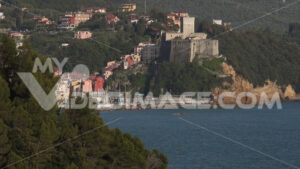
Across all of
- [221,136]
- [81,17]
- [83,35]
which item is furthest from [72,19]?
[221,136]

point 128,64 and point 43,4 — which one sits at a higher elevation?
point 43,4

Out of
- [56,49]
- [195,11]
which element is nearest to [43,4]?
[195,11]

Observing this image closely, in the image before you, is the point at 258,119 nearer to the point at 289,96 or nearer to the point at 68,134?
the point at 289,96

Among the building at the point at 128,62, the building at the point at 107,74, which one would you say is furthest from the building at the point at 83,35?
the building at the point at 107,74

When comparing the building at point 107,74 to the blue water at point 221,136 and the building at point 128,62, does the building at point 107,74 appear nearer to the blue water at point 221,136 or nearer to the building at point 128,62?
the building at point 128,62

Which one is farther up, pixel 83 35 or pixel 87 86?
pixel 83 35

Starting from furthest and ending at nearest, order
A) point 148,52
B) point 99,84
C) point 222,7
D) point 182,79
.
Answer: point 222,7
point 148,52
point 182,79
point 99,84

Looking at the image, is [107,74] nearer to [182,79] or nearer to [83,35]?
[182,79]

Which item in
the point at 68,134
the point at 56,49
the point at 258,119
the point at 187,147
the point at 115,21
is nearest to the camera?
the point at 68,134

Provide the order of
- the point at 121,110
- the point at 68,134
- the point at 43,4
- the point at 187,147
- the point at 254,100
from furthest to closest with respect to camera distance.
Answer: the point at 43,4 → the point at 254,100 → the point at 121,110 → the point at 187,147 → the point at 68,134
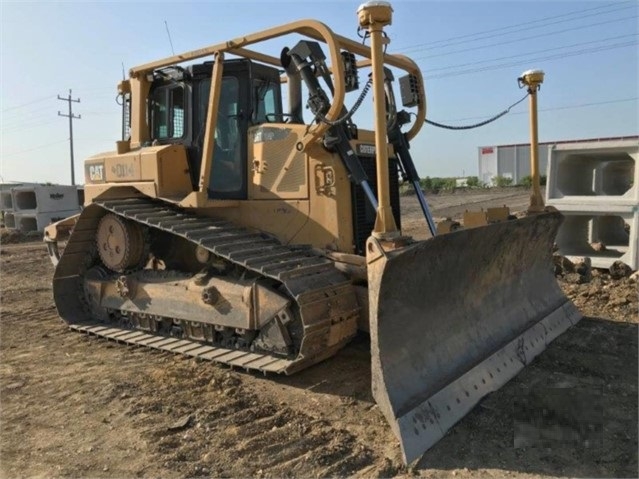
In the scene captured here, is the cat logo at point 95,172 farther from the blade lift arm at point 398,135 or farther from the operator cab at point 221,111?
the blade lift arm at point 398,135

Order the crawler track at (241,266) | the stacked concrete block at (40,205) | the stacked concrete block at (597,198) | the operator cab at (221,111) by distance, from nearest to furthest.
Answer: the crawler track at (241,266)
the operator cab at (221,111)
the stacked concrete block at (597,198)
the stacked concrete block at (40,205)

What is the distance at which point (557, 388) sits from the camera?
14.4ft

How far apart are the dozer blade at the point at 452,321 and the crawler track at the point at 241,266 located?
65cm

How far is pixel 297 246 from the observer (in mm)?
5410

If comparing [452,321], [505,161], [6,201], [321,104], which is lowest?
[452,321]

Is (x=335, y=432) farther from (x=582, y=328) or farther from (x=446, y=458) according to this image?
(x=582, y=328)

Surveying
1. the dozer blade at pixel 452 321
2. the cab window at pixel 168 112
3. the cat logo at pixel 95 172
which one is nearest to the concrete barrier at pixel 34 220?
the cat logo at pixel 95 172

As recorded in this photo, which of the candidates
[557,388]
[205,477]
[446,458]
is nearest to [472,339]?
[557,388]

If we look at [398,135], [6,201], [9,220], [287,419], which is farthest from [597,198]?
[6,201]

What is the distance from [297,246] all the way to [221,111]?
5.48ft

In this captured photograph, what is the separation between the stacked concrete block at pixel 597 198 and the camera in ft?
24.9

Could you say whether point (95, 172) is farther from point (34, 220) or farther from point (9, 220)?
point (9, 220)

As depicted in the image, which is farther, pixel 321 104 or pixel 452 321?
pixel 321 104

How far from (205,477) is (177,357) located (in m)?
2.36
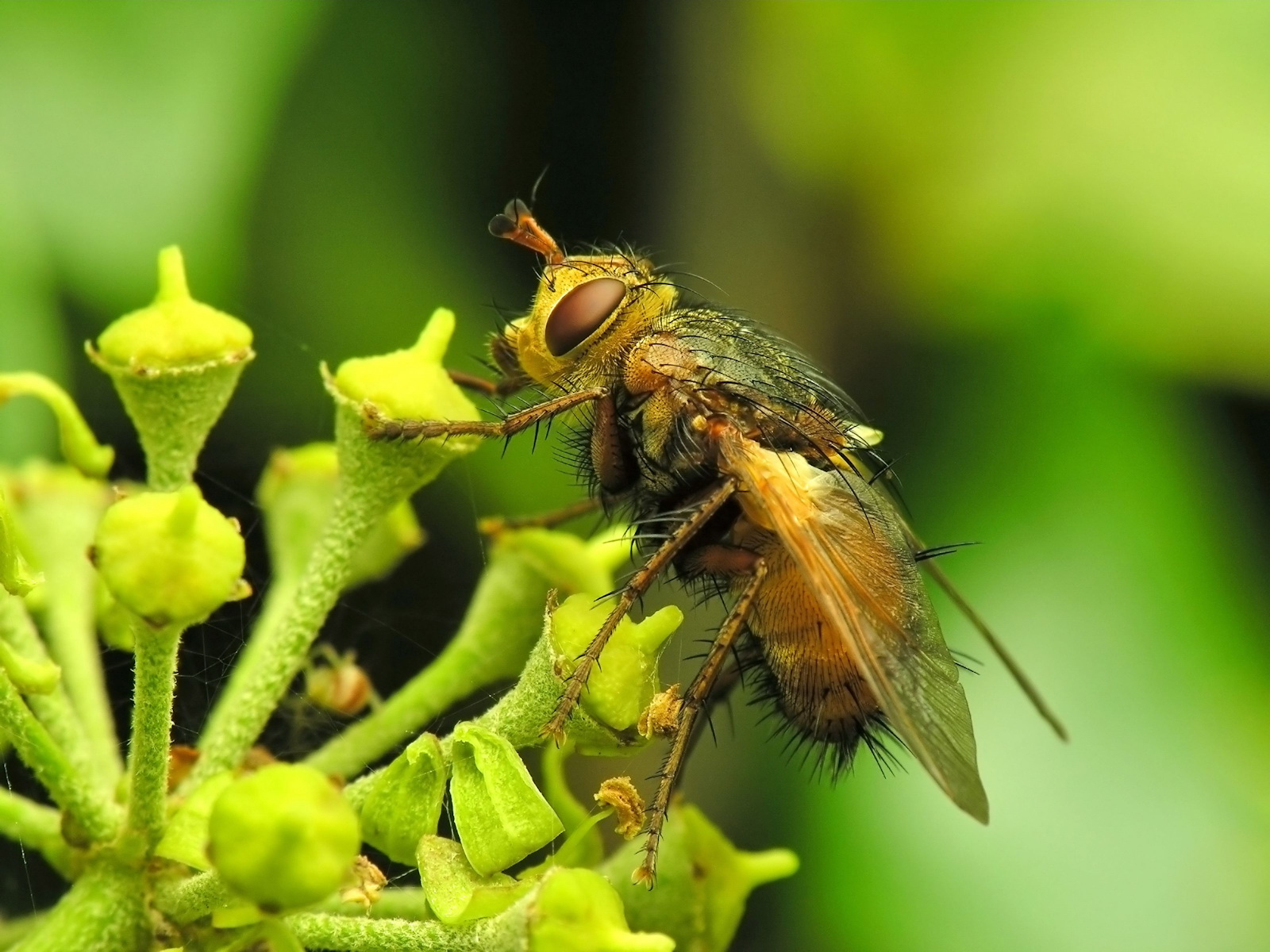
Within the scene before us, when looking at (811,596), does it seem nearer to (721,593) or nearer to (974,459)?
(721,593)

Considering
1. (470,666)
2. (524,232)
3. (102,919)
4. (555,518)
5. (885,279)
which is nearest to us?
(102,919)

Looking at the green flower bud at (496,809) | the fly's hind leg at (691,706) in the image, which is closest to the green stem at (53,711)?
the green flower bud at (496,809)

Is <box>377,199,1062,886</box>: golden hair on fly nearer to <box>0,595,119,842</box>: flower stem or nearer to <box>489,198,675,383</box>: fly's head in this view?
<box>489,198,675,383</box>: fly's head

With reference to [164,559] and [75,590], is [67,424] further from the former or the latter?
[164,559]

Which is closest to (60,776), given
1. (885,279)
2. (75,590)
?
(75,590)

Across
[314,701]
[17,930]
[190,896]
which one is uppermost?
[190,896]

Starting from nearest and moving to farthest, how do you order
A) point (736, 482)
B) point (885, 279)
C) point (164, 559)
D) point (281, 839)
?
1. point (281, 839)
2. point (164, 559)
3. point (736, 482)
4. point (885, 279)

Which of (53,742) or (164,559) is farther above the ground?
(164,559)
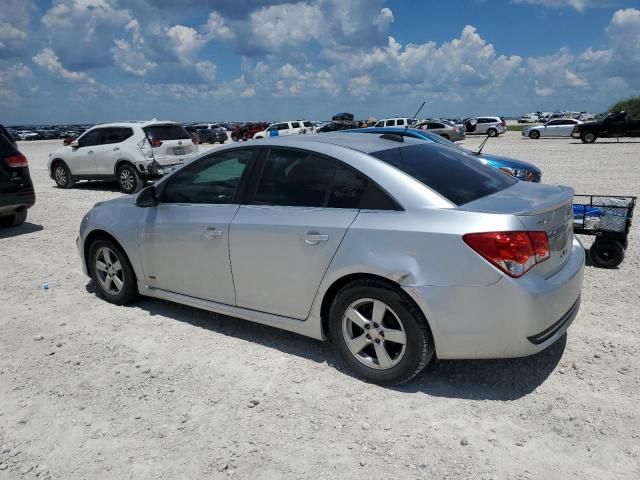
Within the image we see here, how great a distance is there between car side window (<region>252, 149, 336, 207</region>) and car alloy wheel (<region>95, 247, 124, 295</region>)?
1881 mm

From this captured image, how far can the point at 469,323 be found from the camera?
122 inches

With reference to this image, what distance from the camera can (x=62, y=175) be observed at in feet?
47.3

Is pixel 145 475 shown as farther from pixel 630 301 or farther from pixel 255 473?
pixel 630 301

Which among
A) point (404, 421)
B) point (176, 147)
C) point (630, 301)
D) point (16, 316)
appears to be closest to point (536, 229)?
point (404, 421)

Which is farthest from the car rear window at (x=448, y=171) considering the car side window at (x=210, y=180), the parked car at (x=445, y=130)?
the parked car at (x=445, y=130)

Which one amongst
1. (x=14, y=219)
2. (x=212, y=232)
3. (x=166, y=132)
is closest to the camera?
(x=212, y=232)

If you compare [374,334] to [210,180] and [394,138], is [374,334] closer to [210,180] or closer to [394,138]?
[394,138]

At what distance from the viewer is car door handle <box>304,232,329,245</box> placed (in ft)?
11.5

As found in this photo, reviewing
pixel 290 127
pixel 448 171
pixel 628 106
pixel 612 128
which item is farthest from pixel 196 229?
pixel 628 106

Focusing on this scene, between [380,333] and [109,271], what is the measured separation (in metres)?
3.00

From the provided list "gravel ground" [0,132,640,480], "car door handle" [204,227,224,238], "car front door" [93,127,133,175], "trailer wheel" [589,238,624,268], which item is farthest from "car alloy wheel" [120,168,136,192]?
"trailer wheel" [589,238,624,268]

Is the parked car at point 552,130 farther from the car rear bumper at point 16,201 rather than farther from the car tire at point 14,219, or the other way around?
the car rear bumper at point 16,201

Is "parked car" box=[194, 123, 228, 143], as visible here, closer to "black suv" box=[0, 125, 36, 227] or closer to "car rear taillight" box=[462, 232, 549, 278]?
"black suv" box=[0, 125, 36, 227]

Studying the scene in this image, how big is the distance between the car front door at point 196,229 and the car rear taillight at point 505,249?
1882 millimetres
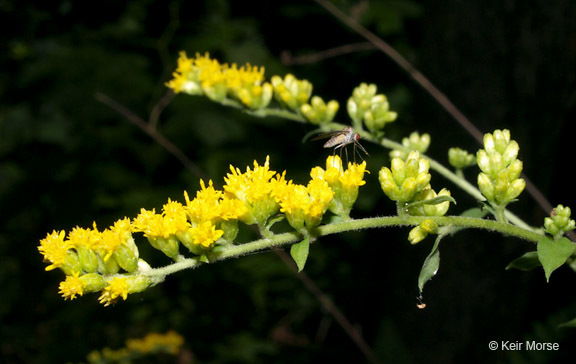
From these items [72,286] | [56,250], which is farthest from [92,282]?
[56,250]

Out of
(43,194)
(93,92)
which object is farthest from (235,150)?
(43,194)

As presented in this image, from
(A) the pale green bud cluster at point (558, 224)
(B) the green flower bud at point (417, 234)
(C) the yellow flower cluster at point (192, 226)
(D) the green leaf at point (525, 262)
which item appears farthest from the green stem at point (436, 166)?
(C) the yellow flower cluster at point (192, 226)

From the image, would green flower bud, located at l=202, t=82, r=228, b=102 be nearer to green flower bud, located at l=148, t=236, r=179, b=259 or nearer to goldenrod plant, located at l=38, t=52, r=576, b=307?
goldenrod plant, located at l=38, t=52, r=576, b=307

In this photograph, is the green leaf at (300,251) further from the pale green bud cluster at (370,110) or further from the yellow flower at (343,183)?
the pale green bud cluster at (370,110)

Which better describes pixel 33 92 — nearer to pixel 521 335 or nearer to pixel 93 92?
pixel 93 92

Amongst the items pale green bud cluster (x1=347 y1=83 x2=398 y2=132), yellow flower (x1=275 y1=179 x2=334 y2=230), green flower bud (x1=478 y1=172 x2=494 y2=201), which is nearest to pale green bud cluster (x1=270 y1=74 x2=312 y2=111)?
pale green bud cluster (x1=347 y1=83 x2=398 y2=132)
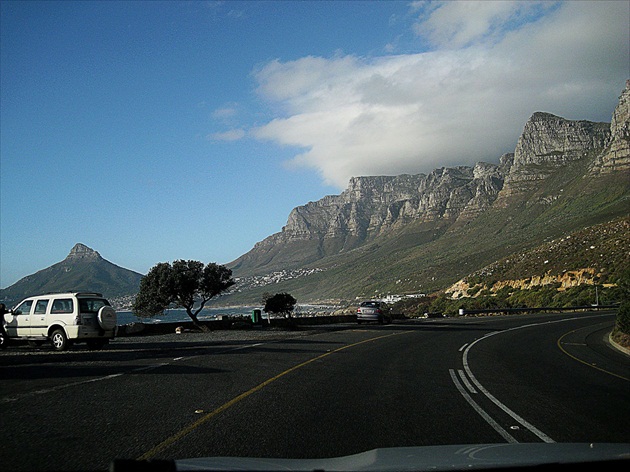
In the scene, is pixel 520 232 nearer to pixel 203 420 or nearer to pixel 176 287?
pixel 176 287

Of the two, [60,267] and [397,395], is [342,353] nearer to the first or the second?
[397,395]

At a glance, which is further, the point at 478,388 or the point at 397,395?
the point at 478,388

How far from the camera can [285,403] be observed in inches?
381

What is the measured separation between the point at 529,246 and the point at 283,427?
102 m

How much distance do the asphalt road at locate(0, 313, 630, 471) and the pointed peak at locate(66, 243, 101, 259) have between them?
136m

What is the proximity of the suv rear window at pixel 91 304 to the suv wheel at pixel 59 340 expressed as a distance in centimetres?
104

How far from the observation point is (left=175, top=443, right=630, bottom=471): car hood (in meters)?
4.48

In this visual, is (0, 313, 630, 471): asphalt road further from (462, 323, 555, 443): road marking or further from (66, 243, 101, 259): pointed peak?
(66, 243, 101, 259): pointed peak

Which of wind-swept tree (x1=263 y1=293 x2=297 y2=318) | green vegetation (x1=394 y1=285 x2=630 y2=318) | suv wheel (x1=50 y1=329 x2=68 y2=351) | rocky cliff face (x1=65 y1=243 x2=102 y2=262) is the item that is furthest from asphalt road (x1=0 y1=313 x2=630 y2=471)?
rocky cliff face (x1=65 y1=243 x2=102 y2=262)

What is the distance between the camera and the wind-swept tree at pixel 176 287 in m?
38.0

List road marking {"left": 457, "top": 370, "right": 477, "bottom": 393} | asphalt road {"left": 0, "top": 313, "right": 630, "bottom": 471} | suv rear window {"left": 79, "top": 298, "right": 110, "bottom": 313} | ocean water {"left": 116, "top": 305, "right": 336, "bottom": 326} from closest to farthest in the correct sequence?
asphalt road {"left": 0, "top": 313, "right": 630, "bottom": 471} → road marking {"left": 457, "top": 370, "right": 477, "bottom": 393} → suv rear window {"left": 79, "top": 298, "right": 110, "bottom": 313} → ocean water {"left": 116, "top": 305, "right": 336, "bottom": 326}

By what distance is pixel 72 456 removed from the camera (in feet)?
20.9

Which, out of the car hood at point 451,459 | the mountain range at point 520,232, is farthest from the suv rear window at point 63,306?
the mountain range at point 520,232

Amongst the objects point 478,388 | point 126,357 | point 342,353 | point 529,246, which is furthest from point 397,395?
point 529,246
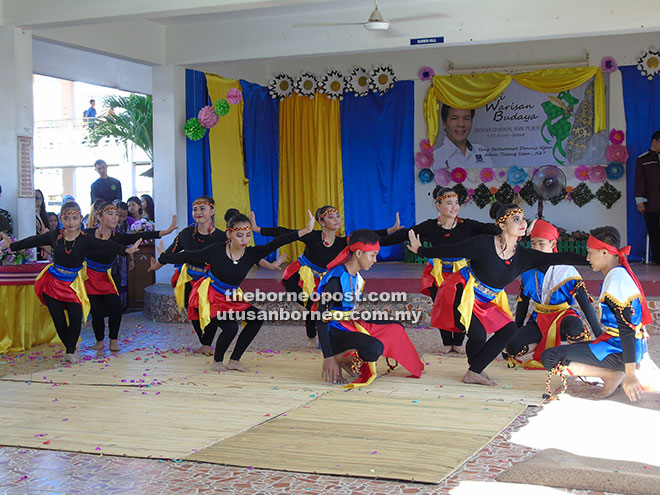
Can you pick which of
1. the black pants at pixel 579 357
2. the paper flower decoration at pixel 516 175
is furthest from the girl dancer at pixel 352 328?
the paper flower decoration at pixel 516 175

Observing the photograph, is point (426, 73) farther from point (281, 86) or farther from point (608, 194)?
point (608, 194)

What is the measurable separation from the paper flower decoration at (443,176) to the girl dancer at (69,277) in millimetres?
5182

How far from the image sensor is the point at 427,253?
4.91 meters

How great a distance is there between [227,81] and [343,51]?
1835mm

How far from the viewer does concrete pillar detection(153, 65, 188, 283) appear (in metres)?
8.89

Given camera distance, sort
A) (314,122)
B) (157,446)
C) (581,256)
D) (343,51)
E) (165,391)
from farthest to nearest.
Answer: (314,122), (343,51), (165,391), (581,256), (157,446)

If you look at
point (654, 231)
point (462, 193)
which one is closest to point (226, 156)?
point (462, 193)

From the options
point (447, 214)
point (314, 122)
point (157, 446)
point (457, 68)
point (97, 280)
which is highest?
point (457, 68)

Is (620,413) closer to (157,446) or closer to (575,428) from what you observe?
(575,428)

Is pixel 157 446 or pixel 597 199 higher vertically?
pixel 597 199

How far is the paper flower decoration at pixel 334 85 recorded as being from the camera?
1039 centimetres

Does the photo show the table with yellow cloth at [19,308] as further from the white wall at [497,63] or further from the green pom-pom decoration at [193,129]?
the white wall at [497,63]

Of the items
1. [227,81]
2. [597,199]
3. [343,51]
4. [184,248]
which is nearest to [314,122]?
[227,81]

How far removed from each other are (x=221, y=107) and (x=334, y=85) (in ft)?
6.37
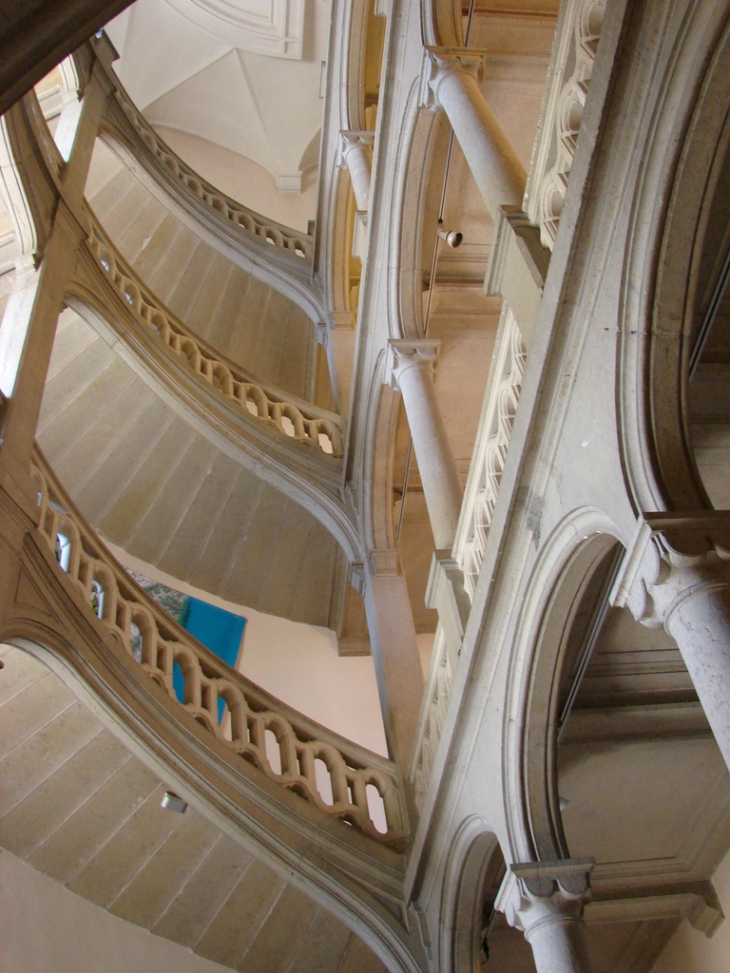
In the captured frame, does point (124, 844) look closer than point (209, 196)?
Yes

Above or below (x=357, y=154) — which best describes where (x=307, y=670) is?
below

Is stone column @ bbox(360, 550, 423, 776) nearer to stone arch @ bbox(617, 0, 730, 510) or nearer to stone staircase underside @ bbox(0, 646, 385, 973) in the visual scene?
stone staircase underside @ bbox(0, 646, 385, 973)

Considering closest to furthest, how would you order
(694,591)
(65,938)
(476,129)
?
(694,591) < (476,129) < (65,938)

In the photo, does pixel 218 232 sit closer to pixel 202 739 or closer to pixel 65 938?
pixel 202 739

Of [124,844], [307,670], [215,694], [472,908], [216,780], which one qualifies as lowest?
[124,844]

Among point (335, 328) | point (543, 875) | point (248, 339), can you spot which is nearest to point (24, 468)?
point (543, 875)

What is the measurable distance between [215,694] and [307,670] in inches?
150

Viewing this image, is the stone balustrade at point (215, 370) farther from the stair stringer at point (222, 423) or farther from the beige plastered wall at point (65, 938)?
the beige plastered wall at point (65, 938)

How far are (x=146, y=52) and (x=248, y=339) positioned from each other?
6907 millimetres

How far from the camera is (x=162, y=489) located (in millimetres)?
9945

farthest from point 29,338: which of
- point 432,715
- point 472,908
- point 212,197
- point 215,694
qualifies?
point 212,197

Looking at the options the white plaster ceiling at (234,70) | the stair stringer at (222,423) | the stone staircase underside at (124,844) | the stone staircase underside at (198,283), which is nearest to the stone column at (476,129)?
the stair stringer at (222,423)

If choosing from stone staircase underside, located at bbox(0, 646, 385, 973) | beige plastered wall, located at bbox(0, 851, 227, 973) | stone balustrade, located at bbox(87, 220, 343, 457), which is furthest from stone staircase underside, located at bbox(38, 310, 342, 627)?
beige plastered wall, located at bbox(0, 851, 227, 973)

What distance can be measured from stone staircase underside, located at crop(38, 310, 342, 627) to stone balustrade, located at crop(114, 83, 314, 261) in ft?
9.77
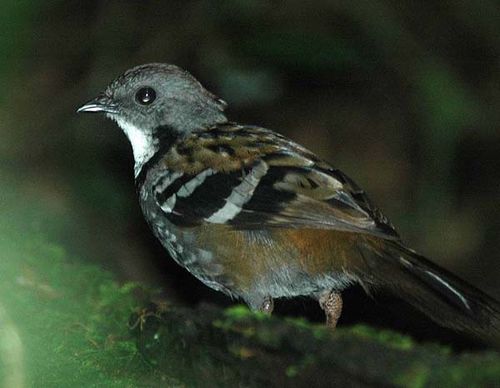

#### STATED EXERCISE
Count the lines in the items above that contain the word "paper", and reply with the number alone.

#### RESULT
4